Durante as oficinas realizadas neste projeto, fui-me apercebendo que, após a pergunta “O que é um problema?”, surgem muitas outras: O que é realmente um problema e como o ultrapassamos? Que problemas existem no mundo? Eu tenho problemas? O que sinto quando tenho um?

E se eu pudesse mudar o mundo? Tenho sempre de encontrar uma solução? Quanto tempo tenho para encontrar a solução? Após reflexão e debate sobre estas ideias, surgiu o grande impulso para este projeto - o problema enquanto construção de uma solução e de uma conquista. Que caminho percorro nessa descoberta? E como o percorro? Como encontrar soluções coletivas e individuais?

Oficina Artística com a ASAS –Instituição de Solidariedade Social © direitos reservados

Em O Que é um problema?, há elementos que vão aparecendo: definem-se espaços em que se vai dançar, acumulam-se instrumentos que vão originar a música. Os próprios corpos vão aparecendo progressivamente, tal como a música se vai construindo em cena, recorrendo a algumas gravações feitas em directo. Tanto a construção coreográfica como a musical vão sendo pontuadas pela disparidade, criando sobressaltos nas figuras, no continuum da dança ou na harmonia da música. Está-se sempre no domínio dos limites e das limitações, de margens, mas também da expansão para lá dessa delimitação, contrapondo-se à fragmentação do corpo e à contenção do movimento o recurso a vectores de força centrífuga. Paralelamente, a predominância inicial de linhas e formas rectas vai dando lugar à circularidade e a elementos redondos.
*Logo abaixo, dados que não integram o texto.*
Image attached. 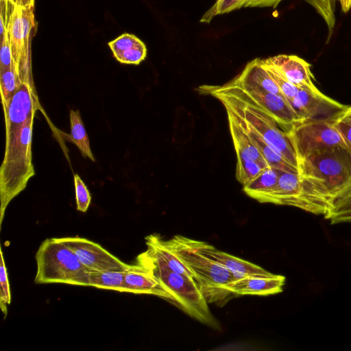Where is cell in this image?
<instances>
[{"label":"cell","mask_w":351,"mask_h":351,"mask_svg":"<svg viewBox=\"0 0 351 351\" xmlns=\"http://www.w3.org/2000/svg\"><path fill=\"white\" fill-rule=\"evenodd\" d=\"M35 86L22 82L3 113L5 134L21 128L40 109Z\"/></svg>","instance_id":"7c38bea8"},{"label":"cell","mask_w":351,"mask_h":351,"mask_svg":"<svg viewBox=\"0 0 351 351\" xmlns=\"http://www.w3.org/2000/svg\"><path fill=\"white\" fill-rule=\"evenodd\" d=\"M80 262L90 271H125L128 265L110 254L99 244L79 237L61 238Z\"/></svg>","instance_id":"8fae6325"},{"label":"cell","mask_w":351,"mask_h":351,"mask_svg":"<svg viewBox=\"0 0 351 351\" xmlns=\"http://www.w3.org/2000/svg\"><path fill=\"white\" fill-rule=\"evenodd\" d=\"M332 123L351 153V106H346L332 119Z\"/></svg>","instance_id":"83f0119b"},{"label":"cell","mask_w":351,"mask_h":351,"mask_svg":"<svg viewBox=\"0 0 351 351\" xmlns=\"http://www.w3.org/2000/svg\"><path fill=\"white\" fill-rule=\"evenodd\" d=\"M304 1L313 6L323 18L328 29V39H330L335 25L334 0Z\"/></svg>","instance_id":"484cf974"},{"label":"cell","mask_w":351,"mask_h":351,"mask_svg":"<svg viewBox=\"0 0 351 351\" xmlns=\"http://www.w3.org/2000/svg\"><path fill=\"white\" fill-rule=\"evenodd\" d=\"M215 1H217V0H215Z\"/></svg>","instance_id":"e575fe53"},{"label":"cell","mask_w":351,"mask_h":351,"mask_svg":"<svg viewBox=\"0 0 351 351\" xmlns=\"http://www.w3.org/2000/svg\"><path fill=\"white\" fill-rule=\"evenodd\" d=\"M230 135L237 154V160H252L264 168L271 167L258 149L254 145L245 132L227 113Z\"/></svg>","instance_id":"d6986e66"},{"label":"cell","mask_w":351,"mask_h":351,"mask_svg":"<svg viewBox=\"0 0 351 351\" xmlns=\"http://www.w3.org/2000/svg\"><path fill=\"white\" fill-rule=\"evenodd\" d=\"M274 66L289 82L295 86L315 89L311 64L295 55L279 54L265 59Z\"/></svg>","instance_id":"9a60e30c"},{"label":"cell","mask_w":351,"mask_h":351,"mask_svg":"<svg viewBox=\"0 0 351 351\" xmlns=\"http://www.w3.org/2000/svg\"><path fill=\"white\" fill-rule=\"evenodd\" d=\"M71 134H64V138L74 143L79 149L84 157L95 161V157L91 152L90 141L86 132L80 112L78 110H71L69 114Z\"/></svg>","instance_id":"44dd1931"},{"label":"cell","mask_w":351,"mask_h":351,"mask_svg":"<svg viewBox=\"0 0 351 351\" xmlns=\"http://www.w3.org/2000/svg\"><path fill=\"white\" fill-rule=\"evenodd\" d=\"M263 64L280 88L282 95L287 99H292L299 88L289 82L274 66L263 60Z\"/></svg>","instance_id":"4316f807"},{"label":"cell","mask_w":351,"mask_h":351,"mask_svg":"<svg viewBox=\"0 0 351 351\" xmlns=\"http://www.w3.org/2000/svg\"><path fill=\"white\" fill-rule=\"evenodd\" d=\"M125 292L138 294H151L173 302L172 295L166 291L151 271L141 265H131L124 271Z\"/></svg>","instance_id":"2e32d148"},{"label":"cell","mask_w":351,"mask_h":351,"mask_svg":"<svg viewBox=\"0 0 351 351\" xmlns=\"http://www.w3.org/2000/svg\"><path fill=\"white\" fill-rule=\"evenodd\" d=\"M269 203L294 206L324 217L330 209L328 193L319 179L301 173L281 170Z\"/></svg>","instance_id":"5b68a950"},{"label":"cell","mask_w":351,"mask_h":351,"mask_svg":"<svg viewBox=\"0 0 351 351\" xmlns=\"http://www.w3.org/2000/svg\"><path fill=\"white\" fill-rule=\"evenodd\" d=\"M0 21L5 25L14 61V70L21 82L34 85L32 73L30 43L36 27L34 7L24 8L1 0Z\"/></svg>","instance_id":"8992f818"},{"label":"cell","mask_w":351,"mask_h":351,"mask_svg":"<svg viewBox=\"0 0 351 351\" xmlns=\"http://www.w3.org/2000/svg\"><path fill=\"white\" fill-rule=\"evenodd\" d=\"M21 83L14 69L0 71V93L3 113L7 111L14 95Z\"/></svg>","instance_id":"603a6c76"},{"label":"cell","mask_w":351,"mask_h":351,"mask_svg":"<svg viewBox=\"0 0 351 351\" xmlns=\"http://www.w3.org/2000/svg\"><path fill=\"white\" fill-rule=\"evenodd\" d=\"M265 169L259 162L252 160H237L236 178L245 186L256 178Z\"/></svg>","instance_id":"d4e9b609"},{"label":"cell","mask_w":351,"mask_h":351,"mask_svg":"<svg viewBox=\"0 0 351 351\" xmlns=\"http://www.w3.org/2000/svg\"><path fill=\"white\" fill-rule=\"evenodd\" d=\"M162 243L191 271L208 303L223 304L228 300L232 293L225 287L241 276L195 251L186 237L176 235Z\"/></svg>","instance_id":"3957f363"},{"label":"cell","mask_w":351,"mask_h":351,"mask_svg":"<svg viewBox=\"0 0 351 351\" xmlns=\"http://www.w3.org/2000/svg\"><path fill=\"white\" fill-rule=\"evenodd\" d=\"M298 164L324 151L342 148L348 150L341 135L332 121H304L288 132Z\"/></svg>","instance_id":"9c48e42d"},{"label":"cell","mask_w":351,"mask_h":351,"mask_svg":"<svg viewBox=\"0 0 351 351\" xmlns=\"http://www.w3.org/2000/svg\"><path fill=\"white\" fill-rule=\"evenodd\" d=\"M232 80L241 86L282 95L273 77L265 67L263 60L260 58L249 62L242 72Z\"/></svg>","instance_id":"ac0fdd59"},{"label":"cell","mask_w":351,"mask_h":351,"mask_svg":"<svg viewBox=\"0 0 351 351\" xmlns=\"http://www.w3.org/2000/svg\"><path fill=\"white\" fill-rule=\"evenodd\" d=\"M36 284L63 283L89 286V271L61 238L47 239L35 256Z\"/></svg>","instance_id":"277c9868"},{"label":"cell","mask_w":351,"mask_h":351,"mask_svg":"<svg viewBox=\"0 0 351 351\" xmlns=\"http://www.w3.org/2000/svg\"><path fill=\"white\" fill-rule=\"evenodd\" d=\"M16 5L28 8L34 7V0H9Z\"/></svg>","instance_id":"d6a6232c"},{"label":"cell","mask_w":351,"mask_h":351,"mask_svg":"<svg viewBox=\"0 0 351 351\" xmlns=\"http://www.w3.org/2000/svg\"><path fill=\"white\" fill-rule=\"evenodd\" d=\"M288 101L303 122L332 121L347 106L325 95L317 88H300L295 97Z\"/></svg>","instance_id":"30bf717a"},{"label":"cell","mask_w":351,"mask_h":351,"mask_svg":"<svg viewBox=\"0 0 351 351\" xmlns=\"http://www.w3.org/2000/svg\"><path fill=\"white\" fill-rule=\"evenodd\" d=\"M285 277L274 274H255L241 277L225 287L235 295H268L282 291Z\"/></svg>","instance_id":"4fadbf2b"},{"label":"cell","mask_w":351,"mask_h":351,"mask_svg":"<svg viewBox=\"0 0 351 351\" xmlns=\"http://www.w3.org/2000/svg\"><path fill=\"white\" fill-rule=\"evenodd\" d=\"M14 69V61L7 34L1 40L0 71Z\"/></svg>","instance_id":"1f68e13d"},{"label":"cell","mask_w":351,"mask_h":351,"mask_svg":"<svg viewBox=\"0 0 351 351\" xmlns=\"http://www.w3.org/2000/svg\"><path fill=\"white\" fill-rule=\"evenodd\" d=\"M225 108L226 112L230 114L235 122L245 132L250 139L258 149L271 167L284 171L299 173L298 169L290 165L283 157L273 149L244 118L230 108L227 107H225Z\"/></svg>","instance_id":"e0dca14e"},{"label":"cell","mask_w":351,"mask_h":351,"mask_svg":"<svg viewBox=\"0 0 351 351\" xmlns=\"http://www.w3.org/2000/svg\"><path fill=\"white\" fill-rule=\"evenodd\" d=\"M343 12L347 13L351 8V0H338Z\"/></svg>","instance_id":"836d02e7"},{"label":"cell","mask_w":351,"mask_h":351,"mask_svg":"<svg viewBox=\"0 0 351 351\" xmlns=\"http://www.w3.org/2000/svg\"><path fill=\"white\" fill-rule=\"evenodd\" d=\"M298 169L325 186L330 209L324 218L330 224L351 223V153L342 148L328 149L300 161Z\"/></svg>","instance_id":"6da1fadb"},{"label":"cell","mask_w":351,"mask_h":351,"mask_svg":"<svg viewBox=\"0 0 351 351\" xmlns=\"http://www.w3.org/2000/svg\"><path fill=\"white\" fill-rule=\"evenodd\" d=\"M186 241L195 251L239 276L271 274L255 264L219 251L207 243L191 239L187 237Z\"/></svg>","instance_id":"5bb4252c"},{"label":"cell","mask_w":351,"mask_h":351,"mask_svg":"<svg viewBox=\"0 0 351 351\" xmlns=\"http://www.w3.org/2000/svg\"><path fill=\"white\" fill-rule=\"evenodd\" d=\"M34 119L5 134V154L0 169V224L9 203L35 175L32 154Z\"/></svg>","instance_id":"7a4b0ae2"},{"label":"cell","mask_w":351,"mask_h":351,"mask_svg":"<svg viewBox=\"0 0 351 351\" xmlns=\"http://www.w3.org/2000/svg\"><path fill=\"white\" fill-rule=\"evenodd\" d=\"M147 56V47L141 41L138 45L114 55L121 63L127 64H139Z\"/></svg>","instance_id":"f1b7e54d"},{"label":"cell","mask_w":351,"mask_h":351,"mask_svg":"<svg viewBox=\"0 0 351 351\" xmlns=\"http://www.w3.org/2000/svg\"><path fill=\"white\" fill-rule=\"evenodd\" d=\"M279 169L271 167L264 169L253 180L243 186V191L261 203H269L280 174Z\"/></svg>","instance_id":"ffe728a7"},{"label":"cell","mask_w":351,"mask_h":351,"mask_svg":"<svg viewBox=\"0 0 351 351\" xmlns=\"http://www.w3.org/2000/svg\"><path fill=\"white\" fill-rule=\"evenodd\" d=\"M137 263L151 271L172 295L174 304L185 313L204 324L217 327V322L209 310L208 302L193 278L171 271L141 254L137 258Z\"/></svg>","instance_id":"52a82bcc"},{"label":"cell","mask_w":351,"mask_h":351,"mask_svg":"<svg viewBox=\"0 0 351 351\" xmlns=\"http://www.w3.org/2000/svg\"><path fill=\"white\" fill-rule=\"evenodd\" d=\"M77 210L82 213L87 211L91 201L90 192L78 174L73 175Z\"/></svg>","instance_id":"4dcf8cb0"},{"label":"cell","mask_w":351,"mask_h":351,"mask_svg":"<svg viewBox=\"0 0 351 351\" xmlns=\"http://www.w3.org/2000/svg\"><path fill=\"white\" fill-rule=\"evenodd\" d=\"M89 286L125 292L124 271H89Z\"/></svg>","instance_id":"7402d4cb"},{"label":"cell","mask_w":351,"mask_h":351,"mask_svg":"<svg viewBox=\"0 0 351 351\" xmlns=\"http://www.w3.org/2000/svg\"><path fill=\"white\" fill-rule=\"evenodd\" d=\"M198 89L222 93L245 104L256 105L287 132L295 125L303 122L282 95L241 86L232 80L222 86L204 85Z\"/></svg>","instance_id":"ba28073f"},{"label":"cell","mask_w":351,"mask_h":351,"mask_svg":"<svg viewBox=\"0 0 351 351\" xmlns=\"http://www.w3.org/2000/svg\"><path fill=\"white\" fill-rule=\"evenodd\" d=\"M0 307L4 315L6 316L8 312V305H9L11 302V294L7 269L1 250L0 263Z\"/></svg>","instance_id":"f546056e"},{"label":"cell","mask_w":351,"mask_h":351,"mask_svg":"<svg viewBox=\"0 0 351 351\" xmlns=\"http://www.w3.org/2000/svg\"><path fill=\"white\" fill-rule=\"evenodd\" d=\"M248 0H217L202 16L201 23H208L216 16L245 8Z\"/></svg>","instance_id":"cb8c5ba5"}]
</instances>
Esta opção por dar a ver e a ouvir progressivamente, e por elementos de metamorfose corporal e transformação geométrica, tem uma ressonância particular ao considerarmos que o processo criativo assentou na observação da adolescência. É na assunção de escolhos e contrariedades que se vai desenhando uma identidade, é na percepção do que é um problema e no equacionar de uma solução que traçamos quem somos, redesenhando a nossa relação com as outras pessoas, com o mundo. Esta vontade de se colocarem no lugar da adolescência não acontece com as intérpretes a forçarem uma caracterização nesse sentido, mas sim deixando surgir uma respiração impregnada desse estádio de desenvolvimento pessoal, às vezes quase num estado de candura.